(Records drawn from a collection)

■ ■ ■ ■ ■ ■ ■

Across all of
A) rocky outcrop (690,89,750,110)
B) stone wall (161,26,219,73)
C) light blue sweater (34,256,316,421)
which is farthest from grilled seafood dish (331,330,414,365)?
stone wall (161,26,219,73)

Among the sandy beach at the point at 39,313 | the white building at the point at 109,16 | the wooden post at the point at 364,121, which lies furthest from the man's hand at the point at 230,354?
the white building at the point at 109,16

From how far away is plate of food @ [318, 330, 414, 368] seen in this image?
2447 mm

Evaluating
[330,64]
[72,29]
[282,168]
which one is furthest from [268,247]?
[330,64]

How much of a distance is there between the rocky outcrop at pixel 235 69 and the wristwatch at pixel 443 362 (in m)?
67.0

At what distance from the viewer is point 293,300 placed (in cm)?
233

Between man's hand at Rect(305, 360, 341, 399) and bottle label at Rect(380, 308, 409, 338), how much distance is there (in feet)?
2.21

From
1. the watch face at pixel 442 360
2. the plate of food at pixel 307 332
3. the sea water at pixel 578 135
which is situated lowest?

■ ■ ■ ■ ■ ■ ■

> **To be done**: Render all of the material above as a JSON list of strings, with each line as its own string and blank lines omitted.

> **Result for this exercise**:
[
  "Across all of",
  "A) rocky outcrop (690,89,750,110)",
  "B) stone wall (161,26,219,73)",
  "C) light blue sweater (34,256,316,421)",
  "which is farthest from grilled seafood dish (331,330,414,365)?",
  "stone wall (161,26,219,73)",
  "Among the sandy beach at the point at 39,313 | the white building at the point at 109,16 | the wooden post at the point at 364,121, which lies furthest from the man's hand at the point at 230,354?",
  "the white building at the point at 109,16",
  "From how far away is plate of food @ [318, 330, 414, 368] seen in this image?",
  "2447 mm",
  "Evaluating",
  "[330,64]",
  "[72,29]",
  "[282,168]",
  "which one is furthest from [268,247]?",
  "[330,64]",
  "How much of a distance is there between the rocky outcrop at pixel 235 69 and the wristwatch at pixel 443 362 (in m)?",
  "67.0",
  "At what distance from the viewer is point 293,300 placed (in cm)?",
  "233",
  "Between man's hand at Rect(305, 360, 341, 399) and bottle label at Rect(380, 308, 409, 338), how much distance is there (in feet)?",
  "2.21",
  "From",
  "1. the watch face at pixel 442 360",
  "2. the plate of food at pixel 307 332",
  "3. the sea water at pixel 578 135",
  "which is situated lowest?"
]